Standard Dilution: 1.5ml × 1 bottle.
Enzyme Standard Reagent: 3ml × 1 bottle (for 48-well) or 6ml × 1 bottle (for 96-well).
[Human Beta Interferon (IFN-β/IFNB) ELISA Kit] This reagent is for research use only and not for human or animal consumption.
Calculation Method:
Plot the standard concentrations against their corresponding OD values to create a standard curve. Use this curve to determine the concentration of the sample based on its OD value. Multiply by the dilution factor to obtain the actual concentration. Alternatively, calculate the linear regression equation from the standard curve and plug in the sample’s OD value to compute the final concentration.
Kit Composition:
- Sealing Film: 2 pieces (48) / 2 pieces (96)
- Instructions: 1 copy
- Sealed Bag: 1
- Standard: 2700ng/L, 0.5ml × 1 bottle, stored at 2-8°C
- Enzyme Label Coated Plate: 1×48 or 1×96, stored at 2-8°C
- Sample Dilution: 3ml × 1 bottle (48) or 6ml × 1 bottle (96), stored at 2-8°C
- Reagent A: 3ml × 1 bottle (48) or 6ml × 1 bottle (96), stored at 2-8°C
- Developer B Solution: 3ml × 1 bottle (48) or 6ml × 1 bottle (96), stored at 2-8°C
- Stop Solution: 3ml × 1 bottle (48) or 6ml × 1 bottle (96), stored at 2-8°C
- Concentrated Washing Solution: (20ml × 20 times) × 1 bottle (48) or (20ml × 30 times) × 1 bottle (96), stored at 2-8°C
Experimental Principle:
This kit utilizes the sandwich ELISA method to quantify Human Interferon Beta (IFN-β/IFNB) in samples. The microwell plate is pre-coated with a specific antibody against IFN-β. After incubation with the sample and HRP-labeled secondary antibody, an immune complex is formed. TMB substrate is added, producing a color change that is proportional to the IFN-β concentration. The reaction is stopped, and absorbance is measured at 450 nm to calculate the sample concentration using a standard curve.
Purpose:
The kit is designed to measure the levels of IFN-β in human serum, plasma, urine, cell culture supernatants, tissue homogenates, and other biological fluids.
Guarantee:
Delivery period: From payment to shipment.
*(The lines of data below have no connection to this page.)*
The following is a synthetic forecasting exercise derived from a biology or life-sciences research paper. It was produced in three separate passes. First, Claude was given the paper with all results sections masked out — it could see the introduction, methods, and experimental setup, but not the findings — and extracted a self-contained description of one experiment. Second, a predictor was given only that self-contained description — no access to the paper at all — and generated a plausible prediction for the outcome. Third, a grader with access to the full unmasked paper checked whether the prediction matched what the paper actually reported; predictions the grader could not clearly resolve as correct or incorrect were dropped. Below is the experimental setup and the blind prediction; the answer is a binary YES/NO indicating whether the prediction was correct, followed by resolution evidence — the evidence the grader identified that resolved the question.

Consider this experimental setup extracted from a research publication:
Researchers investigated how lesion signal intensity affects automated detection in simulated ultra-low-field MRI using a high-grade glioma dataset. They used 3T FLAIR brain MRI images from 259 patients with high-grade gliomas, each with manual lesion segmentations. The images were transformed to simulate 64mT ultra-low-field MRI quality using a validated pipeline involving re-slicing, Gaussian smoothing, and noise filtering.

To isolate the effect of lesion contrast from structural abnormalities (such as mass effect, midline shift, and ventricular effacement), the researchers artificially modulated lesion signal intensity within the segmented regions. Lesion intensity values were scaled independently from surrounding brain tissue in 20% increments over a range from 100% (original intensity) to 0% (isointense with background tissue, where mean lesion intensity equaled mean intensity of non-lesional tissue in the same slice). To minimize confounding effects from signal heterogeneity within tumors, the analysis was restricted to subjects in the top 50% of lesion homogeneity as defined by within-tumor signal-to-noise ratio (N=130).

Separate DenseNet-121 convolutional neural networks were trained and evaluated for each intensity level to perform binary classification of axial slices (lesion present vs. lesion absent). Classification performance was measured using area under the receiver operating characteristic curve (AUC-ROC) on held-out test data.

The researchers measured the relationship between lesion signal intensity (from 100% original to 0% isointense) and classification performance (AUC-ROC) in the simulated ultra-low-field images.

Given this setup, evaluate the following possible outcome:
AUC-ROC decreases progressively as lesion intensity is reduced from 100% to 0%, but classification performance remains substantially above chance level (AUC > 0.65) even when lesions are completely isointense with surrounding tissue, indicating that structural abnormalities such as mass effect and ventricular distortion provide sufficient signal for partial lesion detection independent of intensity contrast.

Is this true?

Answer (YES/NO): YES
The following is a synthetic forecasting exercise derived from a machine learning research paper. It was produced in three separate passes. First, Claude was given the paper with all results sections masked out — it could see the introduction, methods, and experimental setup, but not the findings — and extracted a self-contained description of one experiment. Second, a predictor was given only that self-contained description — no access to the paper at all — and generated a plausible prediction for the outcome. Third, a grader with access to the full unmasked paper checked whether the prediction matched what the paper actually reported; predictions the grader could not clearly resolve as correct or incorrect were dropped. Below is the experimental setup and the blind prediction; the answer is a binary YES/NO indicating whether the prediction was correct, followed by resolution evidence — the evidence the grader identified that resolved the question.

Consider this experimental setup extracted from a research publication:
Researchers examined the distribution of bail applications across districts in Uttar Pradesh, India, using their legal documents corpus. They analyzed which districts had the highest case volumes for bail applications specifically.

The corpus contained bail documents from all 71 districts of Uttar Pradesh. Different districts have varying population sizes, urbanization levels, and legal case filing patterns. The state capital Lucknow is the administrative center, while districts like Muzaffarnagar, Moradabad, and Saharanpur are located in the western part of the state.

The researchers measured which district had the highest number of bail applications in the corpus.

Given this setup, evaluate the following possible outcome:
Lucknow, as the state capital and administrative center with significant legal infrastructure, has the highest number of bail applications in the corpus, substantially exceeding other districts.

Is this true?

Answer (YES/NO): NO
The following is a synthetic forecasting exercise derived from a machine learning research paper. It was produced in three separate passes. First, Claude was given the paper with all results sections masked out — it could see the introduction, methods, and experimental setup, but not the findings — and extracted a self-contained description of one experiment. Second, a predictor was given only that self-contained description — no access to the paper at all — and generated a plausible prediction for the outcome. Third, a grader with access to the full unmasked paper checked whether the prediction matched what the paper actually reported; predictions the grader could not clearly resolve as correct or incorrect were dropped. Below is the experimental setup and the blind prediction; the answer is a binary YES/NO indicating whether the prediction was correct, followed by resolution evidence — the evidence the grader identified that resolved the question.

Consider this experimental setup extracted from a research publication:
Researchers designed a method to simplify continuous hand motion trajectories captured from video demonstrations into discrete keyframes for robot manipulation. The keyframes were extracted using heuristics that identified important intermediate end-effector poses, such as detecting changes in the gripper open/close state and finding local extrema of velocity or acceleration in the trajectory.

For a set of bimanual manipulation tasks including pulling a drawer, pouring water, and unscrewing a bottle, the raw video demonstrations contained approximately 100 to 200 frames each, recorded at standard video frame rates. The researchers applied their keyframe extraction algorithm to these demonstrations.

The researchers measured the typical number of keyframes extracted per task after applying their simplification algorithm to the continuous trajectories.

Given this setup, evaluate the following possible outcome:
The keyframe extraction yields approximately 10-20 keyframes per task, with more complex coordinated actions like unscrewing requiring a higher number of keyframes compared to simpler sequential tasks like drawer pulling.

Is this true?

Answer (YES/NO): YES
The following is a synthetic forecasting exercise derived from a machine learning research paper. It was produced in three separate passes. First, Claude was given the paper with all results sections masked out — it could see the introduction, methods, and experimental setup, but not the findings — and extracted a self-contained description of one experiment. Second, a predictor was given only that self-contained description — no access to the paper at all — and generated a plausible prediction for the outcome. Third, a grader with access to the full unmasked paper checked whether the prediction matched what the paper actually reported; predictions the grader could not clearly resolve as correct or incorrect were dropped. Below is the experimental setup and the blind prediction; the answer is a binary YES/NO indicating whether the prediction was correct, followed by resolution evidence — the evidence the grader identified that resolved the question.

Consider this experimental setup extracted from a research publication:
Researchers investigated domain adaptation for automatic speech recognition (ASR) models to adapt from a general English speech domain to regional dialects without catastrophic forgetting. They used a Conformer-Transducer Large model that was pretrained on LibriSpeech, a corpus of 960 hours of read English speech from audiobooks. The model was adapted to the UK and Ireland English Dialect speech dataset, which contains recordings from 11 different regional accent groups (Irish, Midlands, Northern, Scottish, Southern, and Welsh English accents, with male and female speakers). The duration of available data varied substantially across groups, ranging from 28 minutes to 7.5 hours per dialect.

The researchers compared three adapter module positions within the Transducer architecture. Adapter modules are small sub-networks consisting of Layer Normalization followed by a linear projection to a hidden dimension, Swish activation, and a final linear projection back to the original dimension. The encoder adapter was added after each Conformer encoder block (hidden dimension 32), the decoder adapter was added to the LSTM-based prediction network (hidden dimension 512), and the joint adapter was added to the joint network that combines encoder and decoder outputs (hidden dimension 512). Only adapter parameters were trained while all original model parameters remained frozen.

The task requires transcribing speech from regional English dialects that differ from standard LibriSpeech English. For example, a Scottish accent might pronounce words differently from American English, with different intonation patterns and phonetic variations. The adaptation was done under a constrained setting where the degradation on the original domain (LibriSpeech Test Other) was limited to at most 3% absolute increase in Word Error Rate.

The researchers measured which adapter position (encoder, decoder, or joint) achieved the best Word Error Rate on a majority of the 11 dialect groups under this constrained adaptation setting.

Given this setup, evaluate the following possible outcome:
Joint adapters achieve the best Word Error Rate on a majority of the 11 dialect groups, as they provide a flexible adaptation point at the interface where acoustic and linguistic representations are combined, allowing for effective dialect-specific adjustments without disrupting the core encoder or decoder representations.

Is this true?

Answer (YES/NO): NO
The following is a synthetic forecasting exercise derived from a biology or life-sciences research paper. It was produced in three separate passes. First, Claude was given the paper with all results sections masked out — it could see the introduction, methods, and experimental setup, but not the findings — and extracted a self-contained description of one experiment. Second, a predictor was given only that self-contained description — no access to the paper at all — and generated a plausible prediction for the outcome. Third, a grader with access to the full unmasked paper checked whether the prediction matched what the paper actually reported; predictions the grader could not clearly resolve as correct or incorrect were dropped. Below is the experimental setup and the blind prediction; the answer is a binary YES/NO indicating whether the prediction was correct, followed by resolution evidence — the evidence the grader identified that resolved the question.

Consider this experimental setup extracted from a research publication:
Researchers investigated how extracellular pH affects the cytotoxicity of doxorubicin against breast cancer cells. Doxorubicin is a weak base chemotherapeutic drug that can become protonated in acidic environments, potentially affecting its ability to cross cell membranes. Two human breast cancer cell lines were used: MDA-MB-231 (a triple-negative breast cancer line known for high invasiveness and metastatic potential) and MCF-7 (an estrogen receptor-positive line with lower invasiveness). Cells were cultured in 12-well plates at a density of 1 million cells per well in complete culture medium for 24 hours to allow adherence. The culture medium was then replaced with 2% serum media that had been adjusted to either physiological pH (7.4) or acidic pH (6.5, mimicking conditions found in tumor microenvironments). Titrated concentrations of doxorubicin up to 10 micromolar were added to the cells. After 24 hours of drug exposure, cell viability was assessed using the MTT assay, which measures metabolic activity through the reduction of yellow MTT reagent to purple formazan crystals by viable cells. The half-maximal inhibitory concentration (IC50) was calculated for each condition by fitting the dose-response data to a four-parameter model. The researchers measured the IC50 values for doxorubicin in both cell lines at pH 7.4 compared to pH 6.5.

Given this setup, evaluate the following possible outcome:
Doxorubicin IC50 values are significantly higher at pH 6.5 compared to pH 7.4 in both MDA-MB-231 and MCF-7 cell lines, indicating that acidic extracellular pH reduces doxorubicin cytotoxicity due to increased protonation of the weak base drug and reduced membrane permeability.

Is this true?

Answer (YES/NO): YES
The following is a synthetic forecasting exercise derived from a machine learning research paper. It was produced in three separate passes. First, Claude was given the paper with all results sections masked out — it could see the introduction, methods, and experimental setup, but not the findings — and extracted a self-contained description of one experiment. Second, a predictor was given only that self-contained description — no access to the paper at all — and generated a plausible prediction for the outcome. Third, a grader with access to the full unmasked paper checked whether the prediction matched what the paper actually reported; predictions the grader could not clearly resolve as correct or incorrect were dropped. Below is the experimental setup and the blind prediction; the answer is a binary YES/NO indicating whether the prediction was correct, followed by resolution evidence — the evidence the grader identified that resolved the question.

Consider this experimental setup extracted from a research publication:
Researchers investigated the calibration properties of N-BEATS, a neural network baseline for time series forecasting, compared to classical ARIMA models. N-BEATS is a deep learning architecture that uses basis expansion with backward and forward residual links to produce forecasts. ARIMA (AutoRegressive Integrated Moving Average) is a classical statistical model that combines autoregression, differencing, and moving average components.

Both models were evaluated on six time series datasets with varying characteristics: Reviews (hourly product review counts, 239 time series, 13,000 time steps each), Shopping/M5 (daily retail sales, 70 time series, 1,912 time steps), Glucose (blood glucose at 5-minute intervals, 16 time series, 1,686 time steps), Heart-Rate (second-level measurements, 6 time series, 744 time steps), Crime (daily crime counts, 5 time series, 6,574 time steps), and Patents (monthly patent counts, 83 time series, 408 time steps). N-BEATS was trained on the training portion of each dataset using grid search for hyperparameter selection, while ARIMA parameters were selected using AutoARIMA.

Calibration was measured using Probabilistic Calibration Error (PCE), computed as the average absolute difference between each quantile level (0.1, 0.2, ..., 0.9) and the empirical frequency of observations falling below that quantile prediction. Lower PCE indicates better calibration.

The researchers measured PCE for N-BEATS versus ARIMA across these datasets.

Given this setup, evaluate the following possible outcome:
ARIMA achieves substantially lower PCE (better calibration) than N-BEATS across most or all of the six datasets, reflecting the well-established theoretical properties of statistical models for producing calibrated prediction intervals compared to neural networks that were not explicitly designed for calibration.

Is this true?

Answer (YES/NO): NO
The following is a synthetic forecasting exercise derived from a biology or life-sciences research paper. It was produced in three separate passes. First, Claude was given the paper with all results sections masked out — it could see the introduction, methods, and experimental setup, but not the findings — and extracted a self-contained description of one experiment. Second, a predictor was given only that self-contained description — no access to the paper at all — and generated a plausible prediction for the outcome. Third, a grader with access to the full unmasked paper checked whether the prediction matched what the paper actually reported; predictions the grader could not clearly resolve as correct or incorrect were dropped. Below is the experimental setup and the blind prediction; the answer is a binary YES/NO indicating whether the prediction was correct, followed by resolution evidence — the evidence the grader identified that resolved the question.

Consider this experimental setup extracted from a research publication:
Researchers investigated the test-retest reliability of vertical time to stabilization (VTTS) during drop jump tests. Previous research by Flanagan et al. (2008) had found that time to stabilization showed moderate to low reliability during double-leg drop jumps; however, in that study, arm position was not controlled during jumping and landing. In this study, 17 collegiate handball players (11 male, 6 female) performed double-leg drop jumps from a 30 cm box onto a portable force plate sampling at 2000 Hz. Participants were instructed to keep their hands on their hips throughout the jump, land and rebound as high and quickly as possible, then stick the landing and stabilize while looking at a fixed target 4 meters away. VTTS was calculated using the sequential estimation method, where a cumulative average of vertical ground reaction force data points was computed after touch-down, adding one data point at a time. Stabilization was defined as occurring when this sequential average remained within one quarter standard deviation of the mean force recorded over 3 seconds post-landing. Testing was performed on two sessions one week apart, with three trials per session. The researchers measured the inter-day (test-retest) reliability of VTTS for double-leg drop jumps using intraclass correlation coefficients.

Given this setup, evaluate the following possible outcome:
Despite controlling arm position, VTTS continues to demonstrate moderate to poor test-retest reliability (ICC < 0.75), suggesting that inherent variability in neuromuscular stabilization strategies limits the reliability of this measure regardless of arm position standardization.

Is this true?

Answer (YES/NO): YES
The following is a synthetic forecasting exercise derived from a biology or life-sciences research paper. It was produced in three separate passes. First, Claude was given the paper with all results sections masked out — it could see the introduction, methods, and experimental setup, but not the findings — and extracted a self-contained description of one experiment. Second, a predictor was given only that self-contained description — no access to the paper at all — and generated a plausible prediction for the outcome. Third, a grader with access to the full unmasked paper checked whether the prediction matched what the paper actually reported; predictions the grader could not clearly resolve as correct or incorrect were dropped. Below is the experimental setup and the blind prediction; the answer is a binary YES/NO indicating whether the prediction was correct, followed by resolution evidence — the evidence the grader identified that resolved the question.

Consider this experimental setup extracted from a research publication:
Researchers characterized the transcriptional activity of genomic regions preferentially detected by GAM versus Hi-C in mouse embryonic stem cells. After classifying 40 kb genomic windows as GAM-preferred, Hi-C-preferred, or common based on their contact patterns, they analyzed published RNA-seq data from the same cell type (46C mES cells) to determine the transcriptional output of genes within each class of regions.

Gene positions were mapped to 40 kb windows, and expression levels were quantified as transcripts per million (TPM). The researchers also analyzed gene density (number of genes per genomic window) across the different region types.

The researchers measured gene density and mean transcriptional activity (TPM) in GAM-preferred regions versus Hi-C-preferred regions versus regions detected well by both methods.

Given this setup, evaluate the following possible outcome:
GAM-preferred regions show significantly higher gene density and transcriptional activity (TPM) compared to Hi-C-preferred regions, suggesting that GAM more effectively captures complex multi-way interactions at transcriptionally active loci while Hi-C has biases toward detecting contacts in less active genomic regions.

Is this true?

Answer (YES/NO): YES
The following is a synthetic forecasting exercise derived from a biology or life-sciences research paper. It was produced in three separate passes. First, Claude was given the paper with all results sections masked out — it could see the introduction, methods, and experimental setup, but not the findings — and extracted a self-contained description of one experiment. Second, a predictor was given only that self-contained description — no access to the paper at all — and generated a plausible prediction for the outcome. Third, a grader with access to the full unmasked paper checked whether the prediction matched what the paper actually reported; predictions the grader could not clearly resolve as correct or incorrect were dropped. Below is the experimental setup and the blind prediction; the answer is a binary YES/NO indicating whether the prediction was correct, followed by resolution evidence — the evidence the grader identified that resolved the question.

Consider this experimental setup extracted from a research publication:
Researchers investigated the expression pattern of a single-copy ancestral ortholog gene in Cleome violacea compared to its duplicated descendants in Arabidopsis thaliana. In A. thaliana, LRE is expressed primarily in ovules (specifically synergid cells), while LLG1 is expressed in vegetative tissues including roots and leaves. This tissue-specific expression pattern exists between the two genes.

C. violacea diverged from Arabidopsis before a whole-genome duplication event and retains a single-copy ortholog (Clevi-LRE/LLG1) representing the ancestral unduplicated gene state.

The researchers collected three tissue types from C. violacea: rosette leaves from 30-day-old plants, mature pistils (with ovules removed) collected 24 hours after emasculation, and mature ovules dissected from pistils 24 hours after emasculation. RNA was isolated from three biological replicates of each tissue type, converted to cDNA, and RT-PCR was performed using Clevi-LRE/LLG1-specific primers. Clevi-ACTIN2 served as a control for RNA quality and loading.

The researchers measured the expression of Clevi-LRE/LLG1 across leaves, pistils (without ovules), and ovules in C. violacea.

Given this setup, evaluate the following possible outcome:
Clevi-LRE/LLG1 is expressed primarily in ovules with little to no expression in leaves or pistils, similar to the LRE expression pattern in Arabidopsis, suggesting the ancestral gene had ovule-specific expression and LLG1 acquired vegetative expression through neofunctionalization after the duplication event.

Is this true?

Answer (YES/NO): NO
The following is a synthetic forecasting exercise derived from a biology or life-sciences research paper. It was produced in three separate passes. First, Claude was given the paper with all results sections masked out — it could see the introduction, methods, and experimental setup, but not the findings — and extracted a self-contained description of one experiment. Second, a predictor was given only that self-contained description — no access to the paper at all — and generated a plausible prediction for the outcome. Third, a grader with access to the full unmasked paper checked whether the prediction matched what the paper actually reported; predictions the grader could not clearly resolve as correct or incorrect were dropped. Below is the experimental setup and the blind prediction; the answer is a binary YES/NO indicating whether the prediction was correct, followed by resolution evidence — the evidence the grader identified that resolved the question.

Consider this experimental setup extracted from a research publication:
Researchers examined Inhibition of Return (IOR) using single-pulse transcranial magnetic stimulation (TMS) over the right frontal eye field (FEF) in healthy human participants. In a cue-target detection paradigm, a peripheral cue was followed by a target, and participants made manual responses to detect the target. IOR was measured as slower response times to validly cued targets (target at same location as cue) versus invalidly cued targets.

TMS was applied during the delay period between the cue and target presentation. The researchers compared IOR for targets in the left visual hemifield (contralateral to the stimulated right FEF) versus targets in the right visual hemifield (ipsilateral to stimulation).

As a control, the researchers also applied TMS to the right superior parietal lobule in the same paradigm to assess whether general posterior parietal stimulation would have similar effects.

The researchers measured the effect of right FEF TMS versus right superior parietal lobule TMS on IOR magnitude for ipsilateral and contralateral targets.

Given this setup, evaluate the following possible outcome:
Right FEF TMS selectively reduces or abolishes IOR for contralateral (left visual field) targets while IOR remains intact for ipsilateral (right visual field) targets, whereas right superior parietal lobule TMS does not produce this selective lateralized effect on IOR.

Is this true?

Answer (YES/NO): NO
Free technical support during working hours. Contact us for assistance.
Sample Testing Service:
We offer free sample testing to help ensure accurate experimental results.
Storage Conditions and Expiry:
- Storage: 2–8°C
- Shelf Life: 6 months
Sample Preparation and Handling:
1. Serum: Allow blood to clot at room temperature for 10–20 minutes, then centrifuge at 2000–3000 rpm for 20 minutes. Collect the supernatant; if precipitate forms, re-centrifuge.
2. Plasma: Use EDTA or sodium citrate as anticoagulant. Mix for 10–20 minutes, then centrifuge for 20 minutes at 2000–3000 rpm. Collect the supernatant.
3. Urine: Collect in a sterile tube and centrifuge at 2000–3000 rpm for 20 minutes. Collect the supernatant.
4. Cell Culture Supernatant: Centrifuge at 2000–3000 rpm for 20 minutes after collection. For intracellular components, lyse cells via freezing/thawing and centrifuge again.
5. Tissue Specimen: Weigh the tissue, add PBS (pH 7.4), homogenize, and centrifuge at 2000–3000 rpm for 20 minutes. Store remaining portions at 2–8°C.
6. Handle samples promptly after collection. If not tested immediately, store at –20°C but avoid repeated freeze-thaw cycles.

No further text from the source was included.